Ayer recibí los ejemplares de un
libro recién impreso. Una preciosa edición de Juanjo Martín Ramos, mi editor
«de cámara». Por la noche me siento y leo unas cincuenta páginas. La primera
lectura de un libro, normalmente la única, reconozco que es una sensación, aunque
no sabría adjetivarla. Una sensación, sin más. No siempre grata. He corregido
seis juegos de pruebas de imprenta, y ahora leo frases, expresiones, palabras
que me veo capaz de mejorar. ¿Por qué el libro que se podría escribir es
siempre mejor que el que se ha escrito? Donde de verdad disfruto es en los
pasajes que no recuerdo en absoluto. De muchas entradas del diario reconozco lo
que leo, pero en otras es como si las leyera por primera vez. Y se cuelan en el
espejismo de que sea yo mismo un lector mío. No como otro leyéndome a mí, o yo
leyendo a otro, sino siendo yo mismo quien lee a otro escritor que resulta que
soy yo. Creo que me he adentrado en un galimatías. Mejor dejarlo.
Desde
hace algo más de una década inicio cada año, en enero, un proyecto literario.
Nada ambicioso —ni una
novela, ni en ensayo, nada de eso—; una simple serie. Un año fueron haikus; otro, epigramas. Cosas así, leves. Que
no pese dejarlo guardado después en un cajón. Tampoco es un proyecto privilegiado,
simplemente es un propósito para distinguir, en algo, un año de otro. A finales
de 2018 se me ocurrió escribir un diario. Cronológico, al uso, convencional en
todo. Pero como era una serie, alguna
condición debería cumplir. Resultó, en este caso, obvia: que fuera diario, literalmente. Sin saltarme
ningún día. Sin festivos.
El uno de
enero de 2019 escribí la primera entrada. Un par de folios. Por la noche los descarté.
Ocurrió lo más desalentador: carecía del tono que quería y de tiempo para
conseguirlo. Aunque reparé en un par de líneas de lo redactado que me gustaban.

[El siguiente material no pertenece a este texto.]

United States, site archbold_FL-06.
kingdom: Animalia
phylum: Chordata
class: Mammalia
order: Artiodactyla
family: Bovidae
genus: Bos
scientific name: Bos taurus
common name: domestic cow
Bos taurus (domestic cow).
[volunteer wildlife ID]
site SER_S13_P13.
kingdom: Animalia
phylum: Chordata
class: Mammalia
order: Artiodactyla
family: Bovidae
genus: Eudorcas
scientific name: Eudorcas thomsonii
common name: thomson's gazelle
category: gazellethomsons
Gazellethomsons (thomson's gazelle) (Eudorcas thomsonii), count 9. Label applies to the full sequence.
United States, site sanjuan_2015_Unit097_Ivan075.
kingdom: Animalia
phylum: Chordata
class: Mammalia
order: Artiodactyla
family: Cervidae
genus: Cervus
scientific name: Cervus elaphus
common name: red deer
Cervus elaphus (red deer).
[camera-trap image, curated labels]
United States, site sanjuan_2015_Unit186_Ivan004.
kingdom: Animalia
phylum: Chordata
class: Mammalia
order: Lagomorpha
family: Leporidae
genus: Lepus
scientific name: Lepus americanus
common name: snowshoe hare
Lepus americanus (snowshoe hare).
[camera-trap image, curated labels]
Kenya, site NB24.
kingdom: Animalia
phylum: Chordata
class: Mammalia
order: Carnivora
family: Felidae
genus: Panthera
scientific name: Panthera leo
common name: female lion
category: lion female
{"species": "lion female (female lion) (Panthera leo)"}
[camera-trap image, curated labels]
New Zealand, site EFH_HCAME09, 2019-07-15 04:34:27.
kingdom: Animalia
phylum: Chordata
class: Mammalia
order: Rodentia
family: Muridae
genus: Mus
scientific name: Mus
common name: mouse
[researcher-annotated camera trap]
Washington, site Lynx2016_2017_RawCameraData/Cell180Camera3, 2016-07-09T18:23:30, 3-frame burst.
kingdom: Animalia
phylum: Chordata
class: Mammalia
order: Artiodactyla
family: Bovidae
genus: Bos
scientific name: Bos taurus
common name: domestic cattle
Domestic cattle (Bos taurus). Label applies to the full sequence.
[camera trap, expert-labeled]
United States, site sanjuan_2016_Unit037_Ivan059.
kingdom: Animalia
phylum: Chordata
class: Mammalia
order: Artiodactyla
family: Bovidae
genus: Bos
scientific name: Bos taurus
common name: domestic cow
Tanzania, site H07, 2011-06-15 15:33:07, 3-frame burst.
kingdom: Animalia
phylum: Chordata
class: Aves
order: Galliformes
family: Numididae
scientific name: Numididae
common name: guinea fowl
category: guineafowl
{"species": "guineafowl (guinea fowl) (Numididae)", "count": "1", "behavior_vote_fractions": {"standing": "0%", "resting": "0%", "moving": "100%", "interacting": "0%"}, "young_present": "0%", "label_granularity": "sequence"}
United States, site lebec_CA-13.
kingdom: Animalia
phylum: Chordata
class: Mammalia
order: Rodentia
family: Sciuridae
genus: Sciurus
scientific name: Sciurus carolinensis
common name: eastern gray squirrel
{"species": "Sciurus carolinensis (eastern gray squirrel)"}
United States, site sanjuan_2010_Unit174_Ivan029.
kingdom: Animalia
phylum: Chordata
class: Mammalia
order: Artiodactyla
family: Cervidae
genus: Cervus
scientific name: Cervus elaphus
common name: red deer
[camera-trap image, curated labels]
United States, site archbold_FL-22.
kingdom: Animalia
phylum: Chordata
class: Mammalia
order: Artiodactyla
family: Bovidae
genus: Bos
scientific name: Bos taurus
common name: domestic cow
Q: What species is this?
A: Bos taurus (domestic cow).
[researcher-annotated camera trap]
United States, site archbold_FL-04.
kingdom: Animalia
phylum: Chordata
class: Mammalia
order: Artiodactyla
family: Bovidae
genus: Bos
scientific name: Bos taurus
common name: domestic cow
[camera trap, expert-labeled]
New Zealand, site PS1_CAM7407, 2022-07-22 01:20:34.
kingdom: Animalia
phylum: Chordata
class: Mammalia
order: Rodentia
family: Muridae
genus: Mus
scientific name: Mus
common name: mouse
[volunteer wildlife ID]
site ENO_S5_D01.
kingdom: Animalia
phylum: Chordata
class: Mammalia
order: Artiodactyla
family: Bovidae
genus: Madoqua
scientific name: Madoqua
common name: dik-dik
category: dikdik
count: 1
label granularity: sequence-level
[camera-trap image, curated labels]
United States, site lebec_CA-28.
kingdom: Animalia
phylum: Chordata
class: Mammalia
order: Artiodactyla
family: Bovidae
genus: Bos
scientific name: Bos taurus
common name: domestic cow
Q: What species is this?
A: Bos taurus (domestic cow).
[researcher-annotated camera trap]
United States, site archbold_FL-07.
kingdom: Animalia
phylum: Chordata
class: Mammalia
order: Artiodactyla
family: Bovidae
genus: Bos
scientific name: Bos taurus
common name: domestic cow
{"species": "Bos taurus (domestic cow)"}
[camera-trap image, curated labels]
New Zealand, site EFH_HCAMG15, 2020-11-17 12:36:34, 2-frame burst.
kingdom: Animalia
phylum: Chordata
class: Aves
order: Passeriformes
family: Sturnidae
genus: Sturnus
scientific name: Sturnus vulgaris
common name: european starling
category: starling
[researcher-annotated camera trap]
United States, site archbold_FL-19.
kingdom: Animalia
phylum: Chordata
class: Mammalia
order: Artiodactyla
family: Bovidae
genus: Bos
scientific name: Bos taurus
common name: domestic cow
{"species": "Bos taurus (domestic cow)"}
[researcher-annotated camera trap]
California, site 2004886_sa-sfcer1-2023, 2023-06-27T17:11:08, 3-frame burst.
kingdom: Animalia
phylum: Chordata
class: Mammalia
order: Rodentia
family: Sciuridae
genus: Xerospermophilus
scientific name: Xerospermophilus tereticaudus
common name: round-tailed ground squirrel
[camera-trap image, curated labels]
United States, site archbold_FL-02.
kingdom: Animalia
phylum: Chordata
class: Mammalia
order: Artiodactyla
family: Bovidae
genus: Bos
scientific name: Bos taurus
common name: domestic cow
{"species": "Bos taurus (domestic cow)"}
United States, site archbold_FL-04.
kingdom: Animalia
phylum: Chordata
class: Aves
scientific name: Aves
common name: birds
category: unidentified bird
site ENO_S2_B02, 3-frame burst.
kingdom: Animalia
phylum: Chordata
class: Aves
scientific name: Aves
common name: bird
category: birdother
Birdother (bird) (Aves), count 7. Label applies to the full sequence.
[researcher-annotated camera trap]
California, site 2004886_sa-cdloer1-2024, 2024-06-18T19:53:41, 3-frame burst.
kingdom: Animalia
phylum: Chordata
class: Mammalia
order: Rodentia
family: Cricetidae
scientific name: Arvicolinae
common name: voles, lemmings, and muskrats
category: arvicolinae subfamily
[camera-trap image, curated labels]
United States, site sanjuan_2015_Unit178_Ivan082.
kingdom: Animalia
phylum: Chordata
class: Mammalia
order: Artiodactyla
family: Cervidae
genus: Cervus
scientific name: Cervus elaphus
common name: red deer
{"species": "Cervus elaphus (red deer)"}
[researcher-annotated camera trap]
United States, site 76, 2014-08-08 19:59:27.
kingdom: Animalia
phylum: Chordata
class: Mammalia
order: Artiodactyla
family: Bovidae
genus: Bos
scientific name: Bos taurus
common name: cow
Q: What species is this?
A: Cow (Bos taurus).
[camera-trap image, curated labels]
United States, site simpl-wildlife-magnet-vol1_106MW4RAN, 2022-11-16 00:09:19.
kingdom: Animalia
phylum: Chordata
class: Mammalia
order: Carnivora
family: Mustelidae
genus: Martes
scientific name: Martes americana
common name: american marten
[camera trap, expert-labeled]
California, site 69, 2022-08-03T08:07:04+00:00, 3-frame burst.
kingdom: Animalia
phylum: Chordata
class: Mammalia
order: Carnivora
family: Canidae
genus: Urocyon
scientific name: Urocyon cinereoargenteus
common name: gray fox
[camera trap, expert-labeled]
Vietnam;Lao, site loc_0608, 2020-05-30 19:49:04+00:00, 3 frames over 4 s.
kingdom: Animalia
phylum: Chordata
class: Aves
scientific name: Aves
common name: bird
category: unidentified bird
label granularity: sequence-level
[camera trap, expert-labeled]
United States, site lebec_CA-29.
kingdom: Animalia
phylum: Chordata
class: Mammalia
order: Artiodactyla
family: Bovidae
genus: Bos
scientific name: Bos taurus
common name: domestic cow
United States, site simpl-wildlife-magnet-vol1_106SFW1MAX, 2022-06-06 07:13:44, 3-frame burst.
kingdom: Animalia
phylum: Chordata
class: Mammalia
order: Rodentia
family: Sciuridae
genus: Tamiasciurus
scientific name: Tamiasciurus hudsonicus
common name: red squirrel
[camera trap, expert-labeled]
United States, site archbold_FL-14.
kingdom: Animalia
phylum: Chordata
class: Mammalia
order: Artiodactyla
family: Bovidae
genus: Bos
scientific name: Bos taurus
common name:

Borré lo demás y ahí vi, agazapada, la melodía que deseaba para este libro. La
mañana del dos de enero, de vacaciones navideñas, escribí otro folio. Lo revisé
al anochecer y no tuve que añadir ni quitar nada. A los diez días, multipliqué
lo que había escrito por 365 y me asustó el volumen de páginas que podría tener
mi diario. Aquel volumen carecía de sentido, había dejado de ser un proyecto
leve. Seguí escribiendo, pero con la certeza de que tenía que acotarlo: «cien
días». El universo en una brizna de hierba.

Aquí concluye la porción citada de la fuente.